Edition vs Physical Copy

Topics English

Why a bibliographic edition and an individual stored book are related entities but should not be treated as the same record.


An edition is a bibliographic concept. A physical copy is a real object. The two are connected, but they answer different questions.

An edition describes the published form of a book: title, publisher, year, language, ISBN, and other shared metadata. A physical copy describes one actual item in storage or circulation: its condition, ownership marks, box location, photos, donation status, and handling history.

Many library and inventory problems come from collapsing those two levels together. If a project only models editions, it cannot reliably track which copy is damaged, requested, delivered, or still sitting in a basement box. If it only models physical copies, it may duplicate bibliographic metadata unnecessarily and make matching harder.

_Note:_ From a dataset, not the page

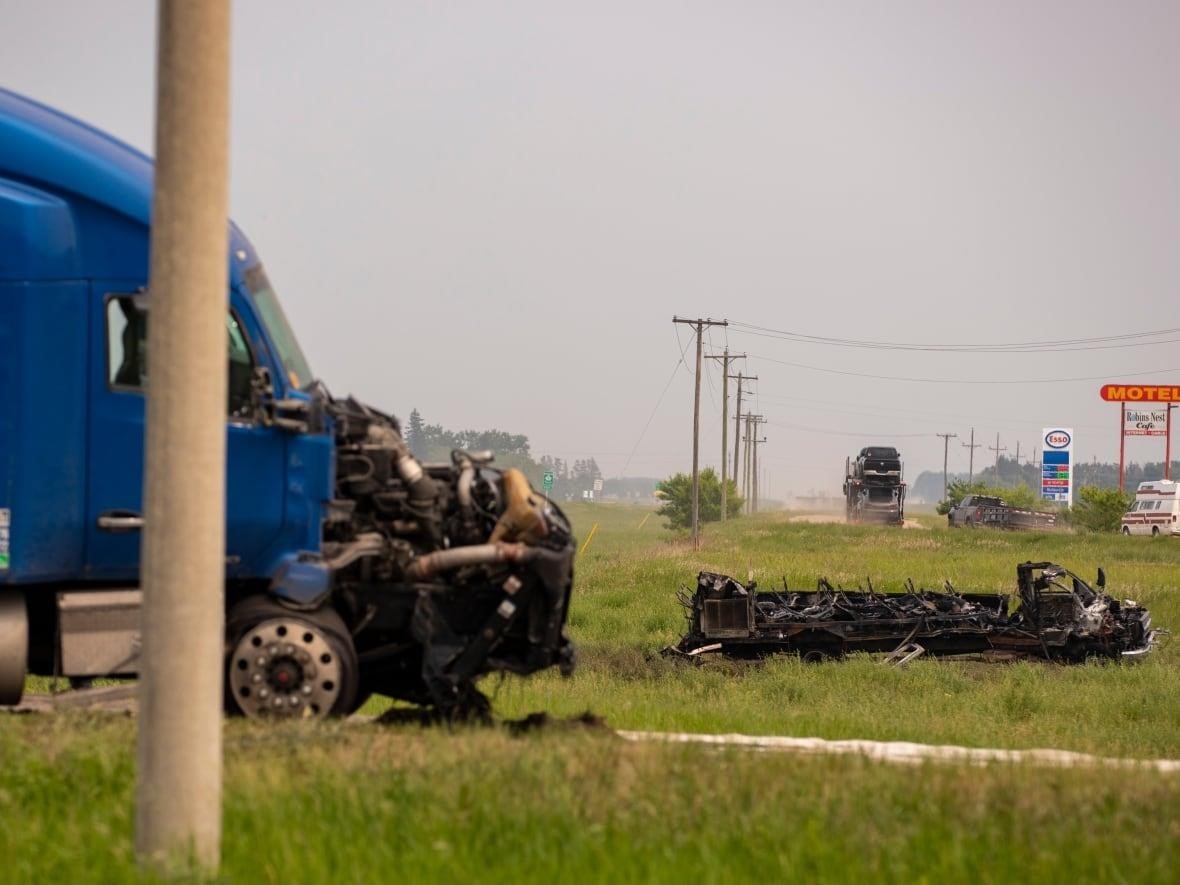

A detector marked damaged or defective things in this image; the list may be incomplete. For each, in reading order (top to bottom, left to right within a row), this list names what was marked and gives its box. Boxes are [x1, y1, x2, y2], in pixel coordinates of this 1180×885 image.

That is why modern book-handling systems often treat the edition and the copy as separate but linked entities. The edition supports identification and discovery. The copy supports logistics and decision-making.

This distinction is central in LetBooks because the project is built around real donation and retrieval workflows. A donor may hold five copies of the same textbook, each with a different condition or storage location. A library may want only one of them. Without the edition-versus-copy split, those workflows become confusing very quickly.

The existing article ISBN Is Not a Database reinforces this point from the identifier angle. This topic page states the model directly: bibliographic sameness does not erase physical difference.